== AUFGABEN ==
1. Welche Funktion hat Walter Baumy laut dem Text über Hurrikan Katrina?
2. Gib aus dem Text über Hurrikan Katrina den Abschnitt wortgetreu aus, der mit "Nach dem verheerenden" beginnt und sich bis einschließlich "Menschen gefährdet haben." erstreckt.
3. Welche Hurrikane werden im Text über Hurrikan Katrina namentlich genannt? Führe alle auf.

== TEXTAUSZUG ==
Washington stiehlt sich aus der Verantwortung für Hurrikanopfer

Nach dem verheerenden Hurrikan Katrina beginnt die amerikanische Regierung mit Unterstützung der Medien, die Ereignisse falsch darzustellen, um so ihre eigene Verantwortung für das enorme Ausmaß der Schäden zu vertuschen. Sie hat Entscheidungen getroffen, die die Auswirkungen des Hurrikans verschlimmert und das Leben Tausender Menschen gefährdet haben.

Der Leitartikel des Wall Street Journals vom letzten Donnerstag, "Katrinas furchtbare Nachwirkung", beginnt mit den Worten: "Im Augenblick ist die wichtigste Lehre auch die nahliegendste: Alle List des Menschen kann die Wut der Natur nicht besiegen." Walter Baumy, der Chef der Abteilung des Army Corps of Engineers in New Orleans, sagte am Mittwoch, die Behörden hätten keine Möglichkeit gehabt, sich auf Katrina und seine Nachwirkungen vorzubereiten. "Es hat Pläne gegeben," sagte er, aber der Hurrikan "war stärker als erwartet. Die Stadt hat noch niemals etwas Ähnliches gesehen."

Präsident Bush selbst erklärte in einem Interview für die ABC-Sendung "Good Morning America" am Mittwoch: "Ich denke nicht, dass irgendjemand erwartet hätte, dass die Dämme brechen können."

Solche Aussagen verfolgen eine eindeutige Absicht: Sie sollen die Aufmerksamkeit von der langen Reihe von Warnungen ablenken, dass die Stadt gegen einen starken Hurrikan nicht gerüstet sei. Aufrufe, die Dammsysteme zu verbessern und andere Vorbereitungen zu treffen, um die Stadt vor einer Flut zu schützen, wurden jahrelang ignoriert. Dasselbe geschah mit Aufrufen, Pläne für die Evakuierung von Zehntausenden Menschen zu entwickeln, die keine eigenen Transportmittel besitzen.

Eingedenk der Häufigkeit von Wirbelstürmen in den letzten zehn Jahren und einer gewissen Menge ähnlicher Fälle, wie des Hurrikans Georges 1998 oder des Hurrikans Ivan 2004, war abzusehen, dass es nur eine Frage der Zeit ist, bis ein Sturm der Kategorie vier oder fünf direkt auf New Orleans trifft. Vorschläge, die Schutzmaßnahmen der Stadt zu verbessern, wurden aus Kostengründen abgelehnt, und selbst die Projekte zur Erhaltung der Dammsysteme und zur Wiedergewinnung von schützenden Feuchtgebieten wurden unterfinanziert.

== DATENAUSZUG ==

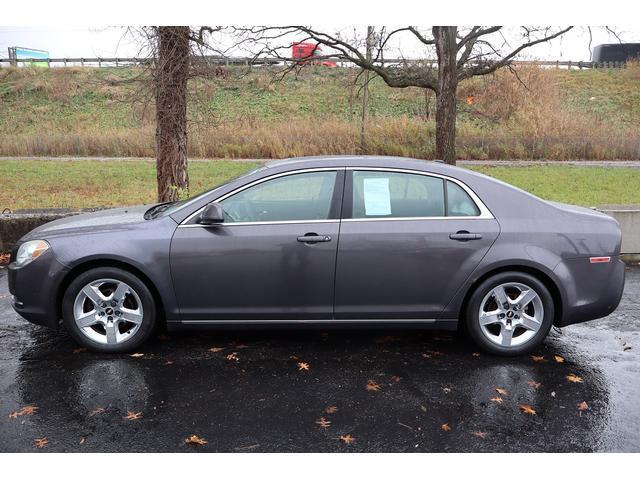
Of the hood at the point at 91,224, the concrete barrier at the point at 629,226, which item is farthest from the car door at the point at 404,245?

== VOLLSTÄNDIGE ANTWORTEN ==
1. Er ist der Chef der Abteilung des Army Corps of Engineers in New Orleans.

2.
Nach dem verheerenden Hurrikan Katrina beginnt die amerikanische Regierung mit Unterstützung der Medien, die Ereignisse falsch darzustellen, um so ihre eigene Verantwortung für das enorme Ausmaß der Schäden zu vertuschen. Sie hat Entscheidungen getroffen, die die Auswirkungen des Hurrikans verschlimmert und das Leben Tausender Menschen gefährdet haben.

3. Katrina, Georges (1998), Ivan (2004)